Estas vivências e convivências com o ilógico, o não sistemático, o mundo da vida, como diria Habermas, não têm mais nenhum poder de transcendência: servem apenas para abrir espaços breves que suspendem, por um milésimo de segundo, a circulação desvairada das mercadorias (o que já é alguma coisa... ou não é?).
Relatar esses momentos de paz aparente não pode ser fazer literatura de um modo desarmado, pressupondo a existência de suas fronteiras, nos termos da estética modernista. O relato da impossibilidade da transcendência requer uma linguagem fraturada, um discurso Frankenstein, construído numa forma deliberadamente imperfeita, e legitimado apenas por aquele que a enuncia. É como se o narrador, nu e desamparado em sua sobrevida para além da possibilidade da transcendência, buscasse tecer uma roupa sobre seu próprio corpo em movimento, relatando experiências fantásticas que são neutralizadas por causa disso mesmo, fios recém tramados ej á descozidos ao menor movimento de suas pernas.

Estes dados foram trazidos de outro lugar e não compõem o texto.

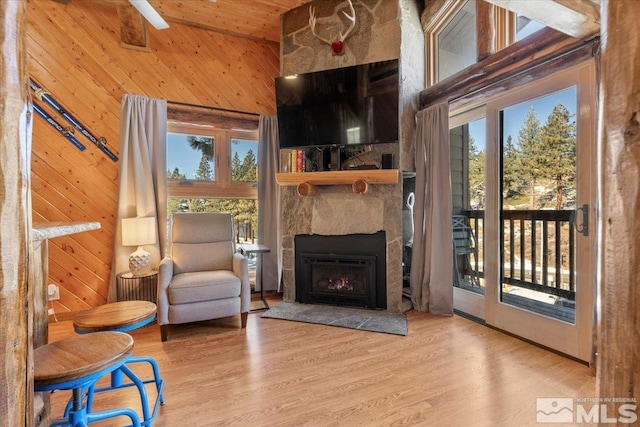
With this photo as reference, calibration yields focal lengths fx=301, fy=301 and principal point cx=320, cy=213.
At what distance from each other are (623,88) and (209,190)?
3.64 m

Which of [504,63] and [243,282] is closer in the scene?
[504,63]

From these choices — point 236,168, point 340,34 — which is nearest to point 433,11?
point 340,34

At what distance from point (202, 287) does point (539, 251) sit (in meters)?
2.97

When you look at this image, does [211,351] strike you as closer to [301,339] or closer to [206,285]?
[206,285]

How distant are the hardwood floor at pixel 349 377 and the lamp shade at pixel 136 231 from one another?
0.90 m

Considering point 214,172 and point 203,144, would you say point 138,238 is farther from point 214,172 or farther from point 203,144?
point 203,144

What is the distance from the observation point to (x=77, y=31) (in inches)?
121

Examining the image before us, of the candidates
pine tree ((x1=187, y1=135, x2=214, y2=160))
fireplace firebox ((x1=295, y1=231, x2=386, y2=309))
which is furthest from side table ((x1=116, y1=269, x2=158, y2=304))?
pine tree ((x1=187, y1=135, x2=214, y2=160))

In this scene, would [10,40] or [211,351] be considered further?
[211,351]

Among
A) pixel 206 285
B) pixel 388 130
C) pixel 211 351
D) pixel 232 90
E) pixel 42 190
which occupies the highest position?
pixel 232 90

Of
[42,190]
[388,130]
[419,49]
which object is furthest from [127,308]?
[419,49]

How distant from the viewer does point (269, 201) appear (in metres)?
3.77

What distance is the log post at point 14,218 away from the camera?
2.19 ft

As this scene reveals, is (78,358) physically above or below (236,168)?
below
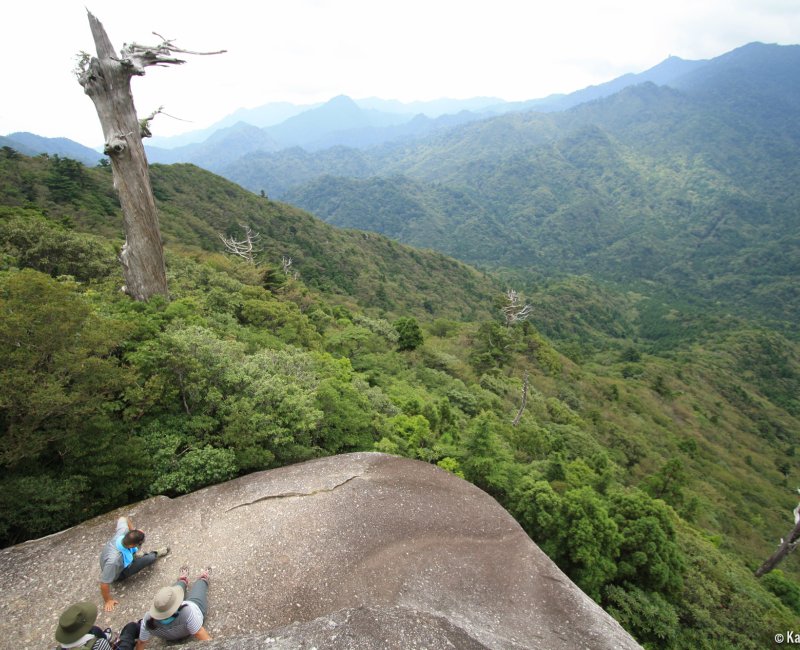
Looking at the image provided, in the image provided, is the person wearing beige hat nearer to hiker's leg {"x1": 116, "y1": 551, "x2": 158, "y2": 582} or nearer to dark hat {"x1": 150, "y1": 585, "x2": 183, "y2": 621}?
dark hat {"x1": 150, "y1": 585, "x2": 183, "y2": 621}

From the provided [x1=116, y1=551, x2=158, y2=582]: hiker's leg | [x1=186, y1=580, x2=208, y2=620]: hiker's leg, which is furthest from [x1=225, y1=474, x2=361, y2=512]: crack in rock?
[x1=186, y1=580, x2=208, y2=620]: hiker's leg

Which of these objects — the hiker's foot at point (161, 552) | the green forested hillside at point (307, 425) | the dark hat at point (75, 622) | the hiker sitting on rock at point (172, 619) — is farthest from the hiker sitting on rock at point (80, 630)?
the green forested hillside at point (307, 425)

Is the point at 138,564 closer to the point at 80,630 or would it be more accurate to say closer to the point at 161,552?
the point at 161,552

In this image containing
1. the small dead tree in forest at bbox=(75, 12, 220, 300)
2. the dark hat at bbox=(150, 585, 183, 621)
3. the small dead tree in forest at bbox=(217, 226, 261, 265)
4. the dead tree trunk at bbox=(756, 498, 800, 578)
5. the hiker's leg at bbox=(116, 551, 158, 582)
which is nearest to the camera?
the dark hat at bbox=(150, 585, 183, 621)

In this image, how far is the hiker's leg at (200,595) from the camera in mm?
6242

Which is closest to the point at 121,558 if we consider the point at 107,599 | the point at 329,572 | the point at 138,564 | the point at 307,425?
the point at 138,564

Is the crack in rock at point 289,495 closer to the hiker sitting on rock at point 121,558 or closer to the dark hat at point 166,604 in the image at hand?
the hiker sitting on rock at point 121,558

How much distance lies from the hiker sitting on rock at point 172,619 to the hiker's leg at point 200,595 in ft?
0.70

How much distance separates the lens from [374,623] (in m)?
5.83

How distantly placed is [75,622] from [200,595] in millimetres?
1724

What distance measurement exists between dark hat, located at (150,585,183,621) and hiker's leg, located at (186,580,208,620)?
2.15 ft

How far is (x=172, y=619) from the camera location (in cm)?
565

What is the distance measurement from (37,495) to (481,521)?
878 centimetres

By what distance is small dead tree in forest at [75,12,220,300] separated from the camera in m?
10.3
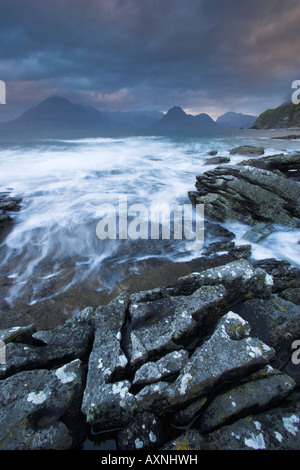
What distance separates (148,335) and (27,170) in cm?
2184

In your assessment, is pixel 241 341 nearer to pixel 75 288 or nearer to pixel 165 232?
pixel 75 288

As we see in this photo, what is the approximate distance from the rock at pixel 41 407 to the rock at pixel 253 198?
8.48 metres

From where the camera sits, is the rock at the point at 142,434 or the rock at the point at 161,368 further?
the rock at the point at 161,368

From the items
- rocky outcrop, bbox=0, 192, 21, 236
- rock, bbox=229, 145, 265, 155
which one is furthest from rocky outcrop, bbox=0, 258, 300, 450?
rock, bbox=229, 145, 265, 155

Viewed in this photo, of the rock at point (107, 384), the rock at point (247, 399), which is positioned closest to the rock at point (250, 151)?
the rock at point (247, 399)

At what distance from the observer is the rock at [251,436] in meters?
2.55

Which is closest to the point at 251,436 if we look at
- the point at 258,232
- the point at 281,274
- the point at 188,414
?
the point at 188,414

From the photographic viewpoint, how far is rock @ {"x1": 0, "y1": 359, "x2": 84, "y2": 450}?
101 inches

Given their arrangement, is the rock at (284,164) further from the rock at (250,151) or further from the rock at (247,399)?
the rock at (247,399)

Tudo parece se passar como se o agrimensor K. d'0 castelo de Kafka finalmente conseguisse penetrar no castelo e, de posse desse saber, voltasse a errar de um lado para o outro, sem romper a cadeia lógica de sua falta de sentido. O relato do agrimensor que penetrou no castelo é a fala deste escriba que acreditou que seria rei apenas por sentar-se no trono e, após conseguir fazê-lo, foi pateticamente enxotado pela guarda do palácio. Dissolvido (ou roubado?) o sonho do escriba nas linhas do estético desfolhado, resta este registro impressionante, pessimista em sua negação da literatura e otimista em seu impulso de retratar a própria ruína: é preciso buscar outro lugar pra o sonho, descolar a revolução da arte, ou fundá-la de novo sobre bases mais sólidas. Reformismo ou revolução?
Porque os momentos de fantasia do texto, as aventuras epistolares delicadíssímas de "Cartas de Nemah, o fascinante jogo cabalístico presente em "Tetractys", a delicadeza comovente do olhar de um marido sobre sua companheira em "Tintura do Invisível" e as aventuras operárias pouco usuais da "Biblioteca da Utopia", ainda que espremidos entre retalhos de discursos dos mais diversos registros, perturbados por um narrador que não se deixa levar pelo prazer, ainda assim, provocam momentos de delícia extrema. O leitor quer deixar-se levar, quer participar destas experiências fascinantes com tranquilidade, quer maravilhar-se...
O narrador é desvio, disfarce, decepção, faz o leitor tropeçar, desmembra seu sentimento do sublime, este excesso que perturba o bom funcionamento da vida do espírito, interferindo no curso de sua fruição com explicações racionais demais, esclarecimentos históricos e geográficos (reais ou inventados), mais todo tipo de sacanagem.
A beleza intensa do narrado, que se esgueira por entre a guarda armada até os dentes pelo narrador, viola seu esquema de segurança, e alveja o leitor em tiros precisos. Momentos de alívio pacientemente premeditados por este mesmo narrador que parece querer destruir a felicidade extática que transborda de suas mãos em concha, fonte da verdade e da mentira, monstro de duas cabeças (dialéticas?).